The Moulin Rouge opened in 1889, at the foot of the hill of Montmartre, a district in the process of transitioning from a country town to an outer Paris suburb. Only a few decades earlier it had been covered in abbeys, vineyards, farms and mills — as many as thirty windmills whirled away, to crush flowers for perfume, to process gypsum for Plaster of Paris, to grind wheat for bread, or to press grapes for the juice that would ferment into the locals’ preferred tipple.
Industrialisation forced many mills to close, although some made themselves over into social hotspots, like the Moulin de la Galette, famously painted by both Pierre-Auguste Renoir and Vincent van Gogh.
In the second half of the nineteenth century, Montmartre became the spiritual home of artists; Impressionists adored its early pastoral nature, and later the Modernists loved its gritty edge. It was by this time very much a good-times kind of a neighbourhood, and while not all Parisians would deign to live in such a racy district, it was the place where they all came to party.
At first, the Moulin Rouge was known as the Jardin de Paris. Behind the mock red windmill — designed to evoke the old mills-turned-dancehalls uphill — was a kind of champagne garden.
Think Belle Époque music festival; monkeys swung from the trees, which were strung with hundreds of glowing gas-lit globes, while dancers perfected the can-can on stage …
… and — most fabulously of all — there was a giant elephant (which had originally been a star of the 1889 Exposition Universelle) that contained the orchestra, private belly-dancing shows, and (rumour has it) an opium den.
You can see the rear-end of the elephant in the above photo. Also, there used to be a rather fabulous turret-adorned fantasia of a building next door. Here’s a photo that better shows it in all its mock-medieval glory:
Nights here had a guinguette atmosphere. Posters used to promote fêtes galantes — a term describing the parkland parties immortalised by the pastoral paintings of François Boucher.
The Moulin Rouge attracted all the hottest artists in Paris (not to mention most beautiful women).
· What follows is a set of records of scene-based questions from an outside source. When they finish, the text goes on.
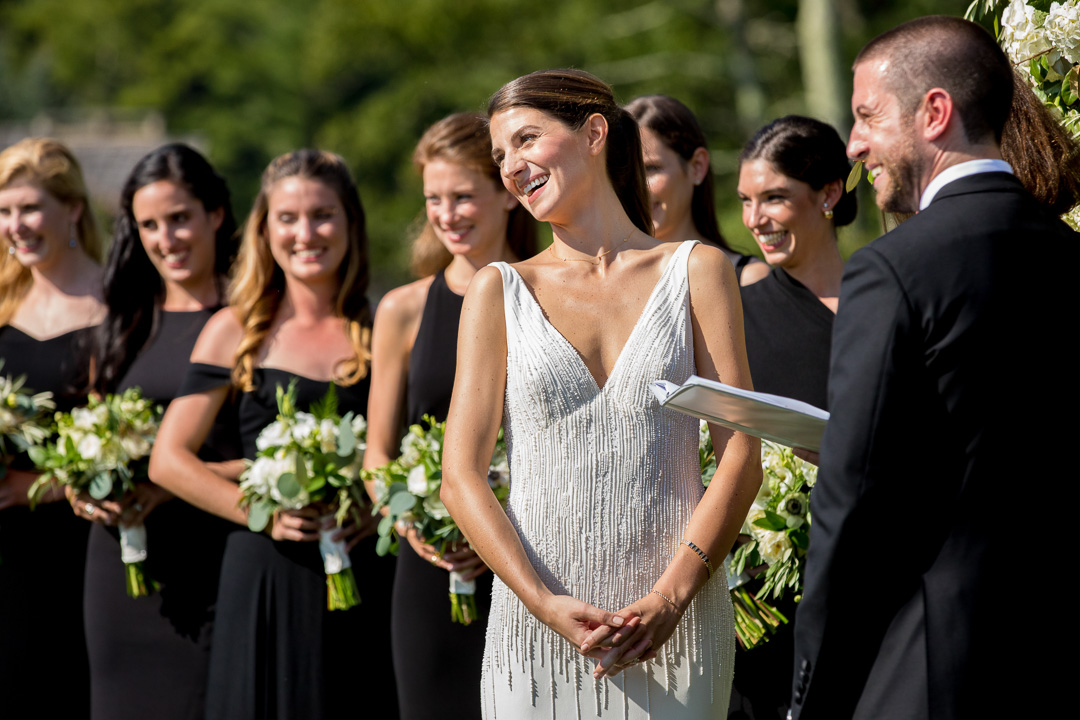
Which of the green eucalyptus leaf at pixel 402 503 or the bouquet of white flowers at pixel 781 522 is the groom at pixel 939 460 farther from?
the green eucalyptus leaf at pixel 402 503

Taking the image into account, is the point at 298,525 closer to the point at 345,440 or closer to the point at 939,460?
the point at 345,440

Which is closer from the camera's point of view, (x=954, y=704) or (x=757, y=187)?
(x=954, y=704)

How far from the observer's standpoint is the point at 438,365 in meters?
4.57

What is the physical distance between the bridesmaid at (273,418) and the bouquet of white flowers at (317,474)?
0.28ft

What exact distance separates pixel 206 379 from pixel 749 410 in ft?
10.1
Picasso and Henri de Toulouse-Lautrec were just two art stars who would find inspiration here.
Early in the twentieth century, the Moulin Rouge had a glitzy makeover, transforming from an al fresco artsy hangout into a glittering dancehall.
After the hall was gutted by a fire in 1915, the Moulin Rouge was once more reimagined, this time as a cinema and dance club …
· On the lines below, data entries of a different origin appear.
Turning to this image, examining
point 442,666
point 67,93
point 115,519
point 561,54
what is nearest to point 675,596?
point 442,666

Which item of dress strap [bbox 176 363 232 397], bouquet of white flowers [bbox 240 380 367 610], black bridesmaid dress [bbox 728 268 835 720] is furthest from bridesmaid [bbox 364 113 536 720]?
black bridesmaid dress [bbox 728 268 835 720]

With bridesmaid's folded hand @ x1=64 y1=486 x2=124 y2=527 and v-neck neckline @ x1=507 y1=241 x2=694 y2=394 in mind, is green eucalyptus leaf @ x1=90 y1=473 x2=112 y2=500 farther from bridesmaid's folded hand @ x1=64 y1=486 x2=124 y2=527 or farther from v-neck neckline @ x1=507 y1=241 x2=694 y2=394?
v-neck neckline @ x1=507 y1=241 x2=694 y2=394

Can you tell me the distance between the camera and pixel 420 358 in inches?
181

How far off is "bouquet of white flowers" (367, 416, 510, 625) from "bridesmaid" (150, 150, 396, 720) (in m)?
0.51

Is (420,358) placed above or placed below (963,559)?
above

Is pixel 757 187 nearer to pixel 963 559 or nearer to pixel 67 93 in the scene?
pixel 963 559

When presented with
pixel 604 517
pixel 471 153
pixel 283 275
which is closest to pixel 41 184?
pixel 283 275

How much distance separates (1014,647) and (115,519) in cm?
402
… before morphing into the dinner-and-show cabaret it is today.
Fortunately the original spirit of the Moulin Rouge hasn’t completely blown away with the winds of time, and it can in fact be found right up by those famous scarlet-red sails.
Walk a few doors west of the Moulin Rouge to Cité Véron, a leafy cobbled laneway that seems to take you back centuries. Stop at 4bis, and enter the Bar à Bulles (Bubble Bar).
Here you’ll stumble upon the ultimate champagne garden, a guinguette-style jumble of vintage garden furniture shaded by maple trees and parasols, festooned with fairy lights and colourful lampshades.
But there’s more … A second hidden terrace awaits. Go through the tapas bar and up a set of stairs, and you’ll be so close to the red windmill you can touch it. On this charmingly wooded deck, edged in greenery, sun chairs are scattered around the famous landmark, and you can look across Boulevard de Clichy to spot some old artist studios, which also speak to the earlier bohemian era of Montmartre. Stay for sunset and beyond, when the windmill glows ruby-and-gold and the bud lights sparkle. It’s a most magical place, and while there are no jumbo elephants or swinging monkeys, it’s probably as close as you’ll ever get to the breezy glamour of the old Moulin Rouge.
The Bar à Bulles is open Tuesday and Wednesday from 6.00pm to midnight, and Thursday, Friday and Saturday until 1.00am. But note: the second rooftop is not accessible from Bar à Bulles on Friday and Saturday.